- _YOUR ASSIGNMENT_
Render every line of the data exactly as written, and leave out the pictures.

*** SUPPLIED INFORMATION Section Begins ***

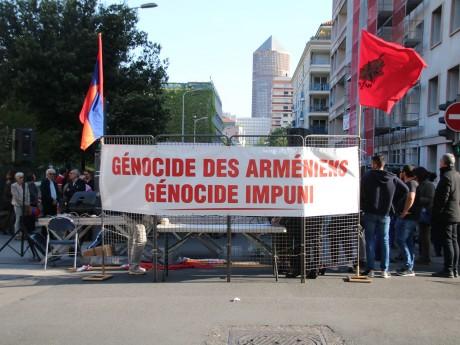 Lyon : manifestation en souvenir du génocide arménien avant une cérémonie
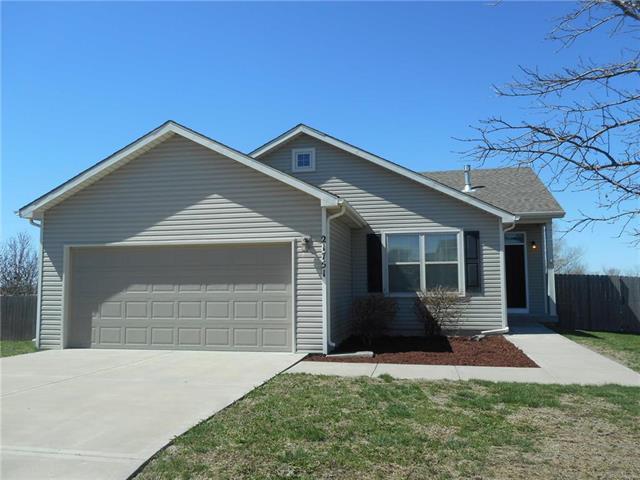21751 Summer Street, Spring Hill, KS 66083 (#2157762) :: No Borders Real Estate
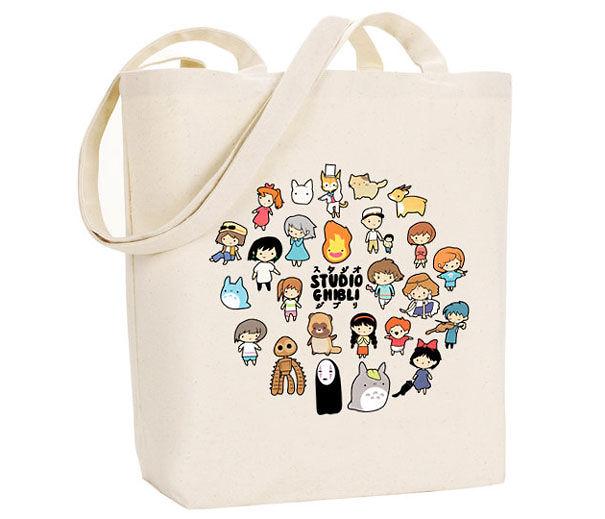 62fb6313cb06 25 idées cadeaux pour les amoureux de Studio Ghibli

*** SUPPLIED INFORMATION Section Ends ***

- _SOLUTION TO THIS EXERCISE_
 Lyon : manifestation en souvenir du génocide arménien avant une cérémonie
21751 Summer Street, Spring Hill, KS 66083 (#2157762) :: No Borders Real Estate
 62fb6313cb06 25 idées cadeaux pour les amoureux de Studio Ghibli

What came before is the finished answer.